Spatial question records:

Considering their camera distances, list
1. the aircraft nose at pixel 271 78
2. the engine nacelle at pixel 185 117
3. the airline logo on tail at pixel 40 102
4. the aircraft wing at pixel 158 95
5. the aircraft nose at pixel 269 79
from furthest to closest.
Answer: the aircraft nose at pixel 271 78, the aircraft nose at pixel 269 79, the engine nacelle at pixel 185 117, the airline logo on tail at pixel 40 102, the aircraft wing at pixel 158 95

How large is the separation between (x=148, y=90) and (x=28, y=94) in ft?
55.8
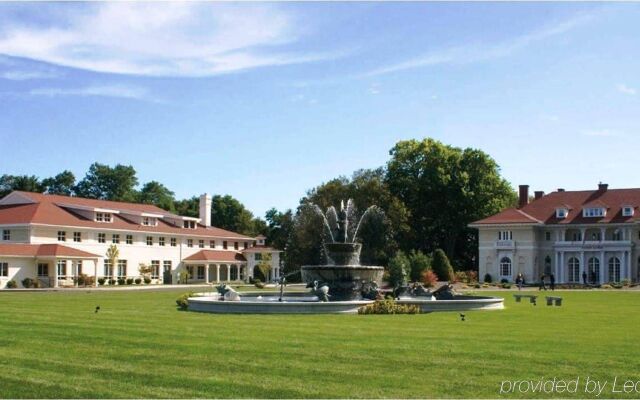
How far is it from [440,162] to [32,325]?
66133 mm

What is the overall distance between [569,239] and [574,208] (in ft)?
10.3

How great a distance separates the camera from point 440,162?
274 ft

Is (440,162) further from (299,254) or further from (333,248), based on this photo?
(333,248)

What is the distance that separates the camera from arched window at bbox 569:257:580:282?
78.0 meters

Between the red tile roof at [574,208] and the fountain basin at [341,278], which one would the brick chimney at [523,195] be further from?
the fountain basin at [341,278]

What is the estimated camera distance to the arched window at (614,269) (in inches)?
2977

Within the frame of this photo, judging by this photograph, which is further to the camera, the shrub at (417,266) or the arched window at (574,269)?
the arched window at (574,269)

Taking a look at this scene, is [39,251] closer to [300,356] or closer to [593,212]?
[593,212]

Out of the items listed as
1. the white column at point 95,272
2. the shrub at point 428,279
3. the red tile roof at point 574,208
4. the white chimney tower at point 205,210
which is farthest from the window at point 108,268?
the red tile roof at point 574,208

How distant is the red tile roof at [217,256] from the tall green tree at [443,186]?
19.0 m

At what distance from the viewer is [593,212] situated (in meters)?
77.3

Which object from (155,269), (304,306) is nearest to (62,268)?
(155,269)

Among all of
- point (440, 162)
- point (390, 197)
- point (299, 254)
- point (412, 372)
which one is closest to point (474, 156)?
point (440, 162)

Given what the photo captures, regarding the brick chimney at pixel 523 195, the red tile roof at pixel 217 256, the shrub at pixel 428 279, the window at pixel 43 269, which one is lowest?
the shrub at pixel 428 279
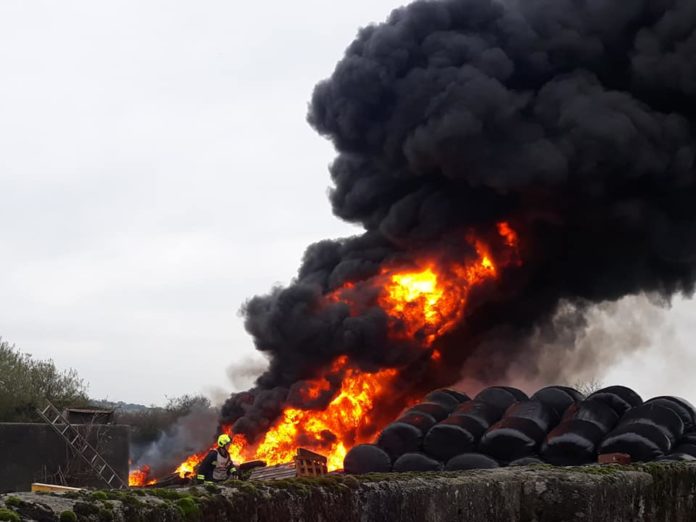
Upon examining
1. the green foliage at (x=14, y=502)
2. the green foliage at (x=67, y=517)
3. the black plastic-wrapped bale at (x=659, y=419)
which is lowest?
the green foliage at (x=67, y=517)

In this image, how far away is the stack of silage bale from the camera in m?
20.1

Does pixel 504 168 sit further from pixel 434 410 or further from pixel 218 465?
pixel 218 465

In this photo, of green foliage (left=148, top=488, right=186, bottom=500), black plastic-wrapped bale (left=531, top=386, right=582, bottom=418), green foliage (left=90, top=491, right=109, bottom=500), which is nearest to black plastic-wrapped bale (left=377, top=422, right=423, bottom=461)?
black plastic-wrapped bale (left=531, top=386, right=582, bottom=418)

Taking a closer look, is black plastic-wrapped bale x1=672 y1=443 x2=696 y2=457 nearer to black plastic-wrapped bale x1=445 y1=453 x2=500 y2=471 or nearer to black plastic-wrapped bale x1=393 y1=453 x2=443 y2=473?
black plastic-wrapped bale x1=445 y1=453 x2=500 y2=471

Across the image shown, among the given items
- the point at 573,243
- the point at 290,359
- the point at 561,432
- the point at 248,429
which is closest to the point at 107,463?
the point at 248,429

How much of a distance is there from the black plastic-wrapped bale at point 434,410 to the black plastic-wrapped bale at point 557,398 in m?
2.40

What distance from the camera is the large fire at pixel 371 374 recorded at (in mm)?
29391

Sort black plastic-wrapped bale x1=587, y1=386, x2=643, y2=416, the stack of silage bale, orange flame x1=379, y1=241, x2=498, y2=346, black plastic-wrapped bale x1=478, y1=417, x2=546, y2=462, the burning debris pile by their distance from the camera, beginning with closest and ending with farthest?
the stack of silage bale, black plastic-wrapped bale x1=478, y1=417, x2=546, y2=462, black plastic-wrapped bale x1=587, y1=386, x2=643, y2=416, the burning debris pile, orange flame x1=379, y1=241, x2=498, y2=346

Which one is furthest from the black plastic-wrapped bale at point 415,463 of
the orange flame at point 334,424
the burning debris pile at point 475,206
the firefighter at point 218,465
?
the burning debris pile at point 475,206

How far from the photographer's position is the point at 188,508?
470 centimetres

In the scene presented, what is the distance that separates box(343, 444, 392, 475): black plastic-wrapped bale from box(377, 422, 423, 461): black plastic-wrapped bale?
0.25 m

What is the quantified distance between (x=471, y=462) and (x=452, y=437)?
1.10 m

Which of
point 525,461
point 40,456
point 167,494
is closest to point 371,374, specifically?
point 525,461

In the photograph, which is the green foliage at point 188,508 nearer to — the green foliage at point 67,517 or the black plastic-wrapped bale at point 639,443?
the green foliage at point 67,517
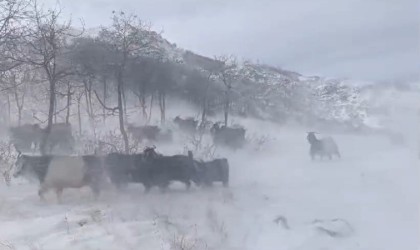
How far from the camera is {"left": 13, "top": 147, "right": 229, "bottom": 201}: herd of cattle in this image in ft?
44.9

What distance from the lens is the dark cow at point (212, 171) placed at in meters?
→ 16.5

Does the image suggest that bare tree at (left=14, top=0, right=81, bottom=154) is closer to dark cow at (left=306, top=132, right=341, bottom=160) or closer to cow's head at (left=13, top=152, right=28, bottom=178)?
cow's head at (left=13, top=152, right=28, bottom=178)

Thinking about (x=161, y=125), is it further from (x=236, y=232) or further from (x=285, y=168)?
(x=236, y=232)

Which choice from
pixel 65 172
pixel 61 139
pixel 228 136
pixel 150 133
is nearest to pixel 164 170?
pixel 65 172

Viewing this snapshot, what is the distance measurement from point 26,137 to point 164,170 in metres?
10.1

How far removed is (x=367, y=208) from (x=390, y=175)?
527 cm

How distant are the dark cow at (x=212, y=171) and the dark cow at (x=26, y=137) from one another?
28.1 ft

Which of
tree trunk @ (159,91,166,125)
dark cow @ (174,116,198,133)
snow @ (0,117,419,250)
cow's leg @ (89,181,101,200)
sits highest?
tree trunk @ (159,91,166,125)

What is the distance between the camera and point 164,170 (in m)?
15.6

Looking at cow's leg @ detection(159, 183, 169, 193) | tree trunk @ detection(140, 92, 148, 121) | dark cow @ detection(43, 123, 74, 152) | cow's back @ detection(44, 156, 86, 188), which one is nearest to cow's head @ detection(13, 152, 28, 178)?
cow's back @ detection(44, 156, 86, 188)

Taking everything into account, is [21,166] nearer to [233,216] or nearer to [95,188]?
[95,188]

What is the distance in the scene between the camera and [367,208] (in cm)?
1470

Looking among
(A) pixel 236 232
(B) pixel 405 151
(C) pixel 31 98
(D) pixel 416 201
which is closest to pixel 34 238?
(A) pixel 236 232

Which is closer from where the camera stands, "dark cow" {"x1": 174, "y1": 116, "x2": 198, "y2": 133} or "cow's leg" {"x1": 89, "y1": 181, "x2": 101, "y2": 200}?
"cow's leg" {"x1": 89, "y1": 181, "x2": 101, "y2": 200}
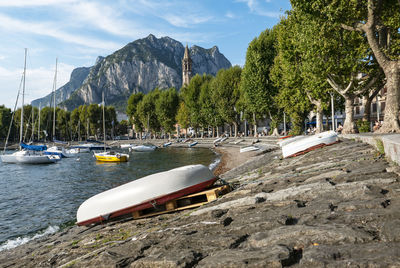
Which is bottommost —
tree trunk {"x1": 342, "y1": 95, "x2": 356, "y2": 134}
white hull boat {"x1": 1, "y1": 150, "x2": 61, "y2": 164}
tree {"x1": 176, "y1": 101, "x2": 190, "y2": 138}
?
white hull boat {"x1": 1, "y1": 150, "x2": 61, "y2": 164}

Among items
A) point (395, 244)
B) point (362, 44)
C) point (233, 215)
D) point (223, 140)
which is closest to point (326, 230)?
point (395, 244)

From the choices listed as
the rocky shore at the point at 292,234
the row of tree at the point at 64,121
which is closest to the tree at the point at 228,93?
the rocky shore at the point at 292,234

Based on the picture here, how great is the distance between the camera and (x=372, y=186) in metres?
5.06

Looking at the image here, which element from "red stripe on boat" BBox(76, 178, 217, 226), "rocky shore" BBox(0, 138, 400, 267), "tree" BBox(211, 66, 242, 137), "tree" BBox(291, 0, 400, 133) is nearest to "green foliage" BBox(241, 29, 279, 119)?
"tree" BBox(211, 66, 242, 137)

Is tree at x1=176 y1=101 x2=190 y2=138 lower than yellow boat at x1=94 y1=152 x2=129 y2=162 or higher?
higher

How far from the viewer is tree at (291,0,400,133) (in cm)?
1567

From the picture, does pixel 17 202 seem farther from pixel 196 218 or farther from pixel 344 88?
pixel 344 88

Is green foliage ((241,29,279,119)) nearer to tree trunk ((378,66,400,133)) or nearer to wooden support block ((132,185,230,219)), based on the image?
tree trunk ((378,66,400,133))

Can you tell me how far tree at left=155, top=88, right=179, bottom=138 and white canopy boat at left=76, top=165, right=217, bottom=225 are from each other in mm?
76149

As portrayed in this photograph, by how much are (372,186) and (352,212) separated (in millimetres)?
1497

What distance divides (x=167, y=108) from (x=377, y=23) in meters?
70.8

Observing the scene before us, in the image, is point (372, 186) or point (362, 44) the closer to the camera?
point (372, 186)

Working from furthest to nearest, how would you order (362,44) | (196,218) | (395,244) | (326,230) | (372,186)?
(362,44) → (196,218) → (372,186) → (326,230) → (395,244)

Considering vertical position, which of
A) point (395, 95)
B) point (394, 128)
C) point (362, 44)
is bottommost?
point (394, 128)
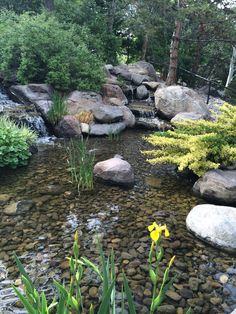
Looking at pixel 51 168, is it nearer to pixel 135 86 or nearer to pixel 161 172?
pixel 161 172

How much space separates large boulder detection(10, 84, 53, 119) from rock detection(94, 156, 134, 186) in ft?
12.1

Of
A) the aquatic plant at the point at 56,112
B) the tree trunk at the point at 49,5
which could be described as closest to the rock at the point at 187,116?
the aquatic plant at the point at 56,112

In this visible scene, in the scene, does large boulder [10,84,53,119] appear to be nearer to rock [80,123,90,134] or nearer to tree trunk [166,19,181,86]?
rock [80,123,90,134]

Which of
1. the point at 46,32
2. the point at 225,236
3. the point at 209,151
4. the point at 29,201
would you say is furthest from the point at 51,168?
the point at 46,32

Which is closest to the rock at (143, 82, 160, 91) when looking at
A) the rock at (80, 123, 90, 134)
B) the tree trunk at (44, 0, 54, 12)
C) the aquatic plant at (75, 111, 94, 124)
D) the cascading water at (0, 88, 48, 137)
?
the aquatic plant at (75, 111, 94, 124)

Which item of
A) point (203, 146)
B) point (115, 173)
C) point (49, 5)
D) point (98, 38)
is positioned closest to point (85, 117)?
point (115, 173)

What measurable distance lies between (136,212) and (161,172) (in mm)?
1608

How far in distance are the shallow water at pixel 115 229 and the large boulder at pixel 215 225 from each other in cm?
10

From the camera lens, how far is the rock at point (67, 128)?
766cm

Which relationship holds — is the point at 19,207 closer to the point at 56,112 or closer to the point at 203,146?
the point at 203,146

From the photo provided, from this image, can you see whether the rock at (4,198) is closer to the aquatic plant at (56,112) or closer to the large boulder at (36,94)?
the aquatic plant at (56,112)

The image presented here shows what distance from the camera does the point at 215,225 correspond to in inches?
140

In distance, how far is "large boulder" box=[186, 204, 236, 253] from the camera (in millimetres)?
3441

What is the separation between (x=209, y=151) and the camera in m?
4.81
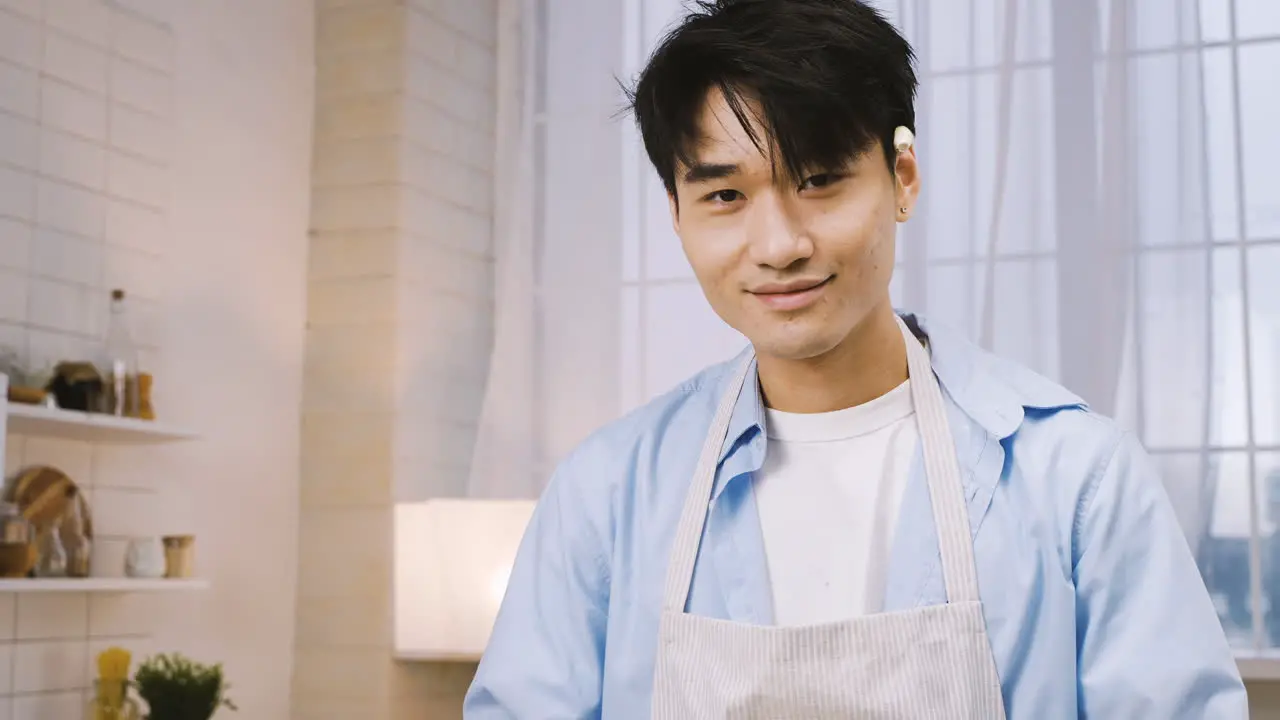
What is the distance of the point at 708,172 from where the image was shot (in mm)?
1417

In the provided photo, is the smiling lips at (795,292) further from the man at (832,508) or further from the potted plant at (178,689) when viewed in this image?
the potted plant at (178,689)

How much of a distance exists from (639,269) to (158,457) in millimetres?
1214

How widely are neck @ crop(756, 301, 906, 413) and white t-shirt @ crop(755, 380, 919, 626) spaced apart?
0.04 feet

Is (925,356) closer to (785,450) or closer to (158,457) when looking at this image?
(785,450)

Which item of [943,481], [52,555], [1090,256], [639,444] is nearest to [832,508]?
[943,481]

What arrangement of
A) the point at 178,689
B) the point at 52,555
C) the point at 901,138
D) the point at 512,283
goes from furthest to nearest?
the point at 512,283, the point at 178,689, the point at 52,555, the point at 901,138

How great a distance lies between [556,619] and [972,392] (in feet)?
1.54

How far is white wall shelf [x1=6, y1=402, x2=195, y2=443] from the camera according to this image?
263 centimetres

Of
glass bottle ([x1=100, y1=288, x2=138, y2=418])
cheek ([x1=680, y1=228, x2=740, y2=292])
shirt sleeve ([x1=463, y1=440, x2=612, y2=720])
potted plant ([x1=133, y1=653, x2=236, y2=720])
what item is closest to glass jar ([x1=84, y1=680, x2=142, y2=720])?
potted plant ([x1=133, y1=653, x2=236, y2=720])

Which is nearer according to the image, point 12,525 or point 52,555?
point 12,525

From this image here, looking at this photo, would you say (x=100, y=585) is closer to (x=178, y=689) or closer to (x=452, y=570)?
(x=178, y=689)

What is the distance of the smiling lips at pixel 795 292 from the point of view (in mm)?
1388

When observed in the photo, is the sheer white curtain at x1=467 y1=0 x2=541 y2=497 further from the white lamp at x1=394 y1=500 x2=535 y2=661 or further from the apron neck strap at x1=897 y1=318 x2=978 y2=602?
the apron neck strap at x1=897 y1=318 x2=978 y2=602

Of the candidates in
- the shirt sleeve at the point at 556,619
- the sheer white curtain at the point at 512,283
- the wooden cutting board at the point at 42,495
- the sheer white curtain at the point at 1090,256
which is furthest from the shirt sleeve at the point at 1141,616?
the sheer white curtain at the point at 512,283
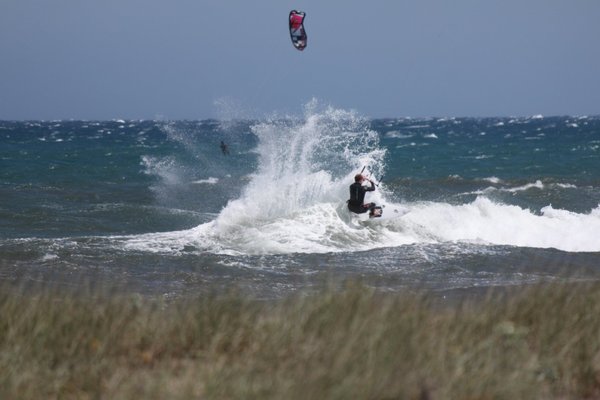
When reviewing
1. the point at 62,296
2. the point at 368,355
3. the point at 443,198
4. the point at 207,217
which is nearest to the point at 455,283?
the point at 62,296

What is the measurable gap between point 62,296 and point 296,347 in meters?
2.64

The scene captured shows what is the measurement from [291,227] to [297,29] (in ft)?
14.9

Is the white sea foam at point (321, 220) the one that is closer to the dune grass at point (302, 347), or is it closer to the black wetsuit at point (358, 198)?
the black wetsuit at point (358, 198)

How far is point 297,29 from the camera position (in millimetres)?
19906

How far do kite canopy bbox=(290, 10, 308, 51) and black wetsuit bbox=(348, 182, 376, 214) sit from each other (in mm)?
3410

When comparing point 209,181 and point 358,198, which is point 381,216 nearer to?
point 358,198

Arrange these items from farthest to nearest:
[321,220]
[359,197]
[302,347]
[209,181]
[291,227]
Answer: [209,181], [321,220], [291,227], [359,197], [302,347]

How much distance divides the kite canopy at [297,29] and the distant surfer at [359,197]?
10.9 feet

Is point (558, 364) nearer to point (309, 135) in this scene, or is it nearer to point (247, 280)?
point (247, 280)

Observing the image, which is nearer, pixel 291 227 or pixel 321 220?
pixel 291 227

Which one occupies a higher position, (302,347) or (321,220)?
(321,220)

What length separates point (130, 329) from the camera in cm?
634

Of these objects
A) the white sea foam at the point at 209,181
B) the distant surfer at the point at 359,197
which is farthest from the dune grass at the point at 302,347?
the white sea foam at the point at 209,181

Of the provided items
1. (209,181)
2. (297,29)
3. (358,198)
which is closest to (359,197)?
(358,198)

WHAT YOU SHOULD DO :: Print again the material above, limited to the lines from the one holding "When reviewing" through the last, inclusive.

RESPONSE TO THE EXERCISE ::
When reviewing
1. the point at 62,296
2. the point at 368,355
3. the point at 443,198
4. the point at 207,217
which is nearest to the point at 455,283?
the point at 62,296

What is the measurable gap between point 62,296 and point 296,347 in meters?
2.64

The scene captured shows what is the measurement from [291,227] to [297,29] (in ft)?
14.9

Is the white sea foam at point (321, 220) the one that is closer to the dune grass at point (302, 347), or is it closer to the black wetsuit at point (358, 198)?
the black wetsuit at point (358, 198)

How far is point 297,29 from the camera position (in millimetres)?
19906

How far do kite canopy bbox=(290, 10, 308, 51) and black wetsuit bbox=(348, 182, 376, 214) sit from each other (in mm)?
3410

When comparing point 209,181 and point 358,198, which is point 381,216 nearer to?
point 358,198

Arrange these items from farthest to nearest:
[321,220]
[359,197]
[302,347]
[209,181]
[291,227]
Answer: [209,181], [321,220], [291,227], [359,197], [302,347]

How much distance divides the kite canopy at [297,29] and the distant surfer at [359,197]?
10.9 feet

Is point (558, 364) nearer to point (309, 135) in this scene, or is it nearer to point (247, 280)?
point (247, 280)

Observing the image, which is nearer, pixel 291 227 or pixel 321 220?
pixel 291 227

Which one occupies a higher position, (302,347) or (321,220)?
(321,220)

What length separates point (130, 329) from the camera in cm?
634

Of these objects
A) the white sea foam at the point at 209,181
B) the distant surfer at the point at 359,197
which is farthest from the dune grass at the point at 302,347?
the white sea foam at the point at 209,181

Of the provided items
1. (209,181)
2. (297,29)
3. (358,198)
which is closest to (359,197)?
(358,198)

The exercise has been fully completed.